Even for Thursday afternoon, the student center is still noisy with activity. Only the tenor of the noise has changed, from the buzz of Monday’s anticipation and the rumble of Tuesday’s discussion and rumination, to Thursday’s dull roar of completion and the rattle of luggage wheels crossing the tile floor on their way to the cars in the parking garage across the street. Still the people are here. Students reading. That software vendor finishing up a late lunch before taking down his display and heading home. Two young mothers sharing a table with three three small children and a double stroller. There are two men in a booth behind me who have been critisizing the worship band that’s been playing at sessions this week. “You can’t even hear yourself sing when they play.” “You don’t know whether you’re singing off or on.” “It’s only really good when you’re singing with the pipe organ.” It appears that some things never change.
There have been so many good teaching moments over the past several days, and so many ideas for writing, that I’m going to have to just write some short drafts of them right now, and then flesh them out as I have time over the next few weeks. It’s hard even to know where to start. We have heard from a huge cross-section of evangelical teaching. Ravi Zacharias, the Indian philosopher and logician. D. A. Carson, the intellectual professor par excellance. Gary Haugen, one-time leader of the United Nations team that investigated the Rwandan genocide. James MacDonald, the pastor of Harvest Church here in Chicago who at first glance would have you think that Tony Soprano, or better yet, Michael Chiklis’s character from The Shield had taken to preaching. Direct. Hard-nosed. Bang-on. Colin Smith, his Scottish brogue beginning to be tempered by 15 years in the States. Sam Solomon (I suspect somehow this was a pseudonym), an Afghani who warned us of the evils of the system of Islam. Joe Stowell, the long-time president of Moody, passing the torch to his recent successor. Each of these deserves an essay in their own right, and then separate essays for the things I learned from them.
I hope that, months from now, I can point back to this week as a defining point in my life this year. That sounds very dramatic, and I don’t mean it to be. But this conference has challenged me to a renewed passion for Christ, a renewed desire to lead in my family, a renewed desire to make a priority of the Word and prayer. I have been too dry for too long; when Erwin Lutzer warned this morning of the pitfall of losing clear focus, and neglecting the disciplines, I felt at the same time the prick of conviction that I have done so, and some small (though I keep thinking misplaced) comfort that I am not alone in that struggle. I get so caught up in the things of ministry that the time in prayer and the Word get neglected. I think of it this way: how many hours have I spent in the last month working on church stuff? I’ve worked on two websites, set up a blog, installed a new projector, led worship for an outdoor Sunday service, led a worship team practice or two, and that’s just what I can think of from the top of my head. I have spent hours and hours on good stuff like that. But how many hours have I spent in the Word and prayer? Honestly? An hour? Two? Certainly not more.
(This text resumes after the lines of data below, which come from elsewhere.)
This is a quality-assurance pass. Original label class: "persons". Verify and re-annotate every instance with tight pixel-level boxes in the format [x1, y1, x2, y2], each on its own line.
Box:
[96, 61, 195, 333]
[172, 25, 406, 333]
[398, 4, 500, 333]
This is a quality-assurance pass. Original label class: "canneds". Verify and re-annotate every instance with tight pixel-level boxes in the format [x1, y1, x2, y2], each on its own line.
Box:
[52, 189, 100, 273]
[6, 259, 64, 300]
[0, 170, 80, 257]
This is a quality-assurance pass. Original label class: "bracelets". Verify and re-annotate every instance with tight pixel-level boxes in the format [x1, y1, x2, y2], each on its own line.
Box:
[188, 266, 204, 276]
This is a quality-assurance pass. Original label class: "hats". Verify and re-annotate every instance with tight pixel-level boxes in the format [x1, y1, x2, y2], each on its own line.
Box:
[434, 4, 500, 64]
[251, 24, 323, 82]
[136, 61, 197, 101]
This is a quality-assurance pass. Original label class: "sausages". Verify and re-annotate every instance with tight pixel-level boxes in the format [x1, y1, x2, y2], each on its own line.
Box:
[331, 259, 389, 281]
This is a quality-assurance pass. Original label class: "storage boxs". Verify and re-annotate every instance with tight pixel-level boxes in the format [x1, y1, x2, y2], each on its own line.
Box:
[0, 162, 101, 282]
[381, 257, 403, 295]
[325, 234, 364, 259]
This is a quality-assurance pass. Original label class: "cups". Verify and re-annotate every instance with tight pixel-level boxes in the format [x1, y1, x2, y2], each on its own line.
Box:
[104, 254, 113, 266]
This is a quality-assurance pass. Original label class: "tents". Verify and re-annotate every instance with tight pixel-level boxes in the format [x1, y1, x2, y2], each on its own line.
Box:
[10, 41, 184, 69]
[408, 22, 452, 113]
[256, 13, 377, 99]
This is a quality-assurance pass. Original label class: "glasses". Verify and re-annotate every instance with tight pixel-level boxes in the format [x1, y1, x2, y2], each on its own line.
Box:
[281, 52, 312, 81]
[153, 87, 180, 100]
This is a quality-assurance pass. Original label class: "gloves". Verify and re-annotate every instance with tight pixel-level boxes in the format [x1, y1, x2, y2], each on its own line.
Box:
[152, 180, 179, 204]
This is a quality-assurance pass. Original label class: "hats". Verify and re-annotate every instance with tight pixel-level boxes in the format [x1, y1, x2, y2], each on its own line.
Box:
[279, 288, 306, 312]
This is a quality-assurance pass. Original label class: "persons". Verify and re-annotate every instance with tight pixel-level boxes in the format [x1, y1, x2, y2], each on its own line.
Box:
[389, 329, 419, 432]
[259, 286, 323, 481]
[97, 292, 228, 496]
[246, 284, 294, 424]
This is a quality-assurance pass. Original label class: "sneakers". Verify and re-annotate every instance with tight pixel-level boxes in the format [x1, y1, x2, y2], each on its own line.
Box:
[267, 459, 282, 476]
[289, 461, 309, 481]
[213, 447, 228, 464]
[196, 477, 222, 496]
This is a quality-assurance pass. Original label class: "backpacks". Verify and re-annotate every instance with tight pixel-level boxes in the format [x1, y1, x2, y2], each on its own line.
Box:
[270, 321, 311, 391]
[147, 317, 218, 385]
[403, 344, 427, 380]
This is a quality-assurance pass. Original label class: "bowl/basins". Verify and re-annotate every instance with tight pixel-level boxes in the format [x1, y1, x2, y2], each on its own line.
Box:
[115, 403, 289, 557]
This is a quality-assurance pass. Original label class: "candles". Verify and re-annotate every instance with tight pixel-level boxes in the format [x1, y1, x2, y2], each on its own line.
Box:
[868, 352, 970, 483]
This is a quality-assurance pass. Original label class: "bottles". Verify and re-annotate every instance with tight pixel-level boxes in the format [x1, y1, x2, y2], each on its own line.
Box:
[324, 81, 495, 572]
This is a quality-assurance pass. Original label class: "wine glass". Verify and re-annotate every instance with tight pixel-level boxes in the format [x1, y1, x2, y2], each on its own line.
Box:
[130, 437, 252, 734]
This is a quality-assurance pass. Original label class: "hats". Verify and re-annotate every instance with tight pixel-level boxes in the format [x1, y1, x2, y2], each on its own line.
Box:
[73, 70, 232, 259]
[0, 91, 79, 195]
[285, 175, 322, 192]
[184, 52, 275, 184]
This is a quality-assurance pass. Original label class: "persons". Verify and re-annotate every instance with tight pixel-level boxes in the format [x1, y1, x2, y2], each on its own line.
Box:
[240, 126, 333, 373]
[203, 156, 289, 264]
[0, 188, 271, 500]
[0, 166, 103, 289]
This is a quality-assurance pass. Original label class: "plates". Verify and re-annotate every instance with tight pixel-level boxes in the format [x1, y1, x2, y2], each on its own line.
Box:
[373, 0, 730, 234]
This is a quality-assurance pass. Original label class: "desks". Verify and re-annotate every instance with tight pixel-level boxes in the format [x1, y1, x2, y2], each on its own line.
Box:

I say this to my shame, and in the sadness that an active, busy life of ministry can be the mask for an inner man that too often is missing meals and not getting rest. I need to change some priorities. God help me as I try to get things balanced better.
This post is meandering more than the well-formed post would; I wander from observation to insight to self-examination and back again. Hopefully I didn’t lose you halfway through it; I guess I should remember that if you’ve gotten this far, you’ve read it. If you’re my friend and you read this, get back to me in a couple weeks and see how I’m doing. My only trouble with being consistent is being so on a regular basis.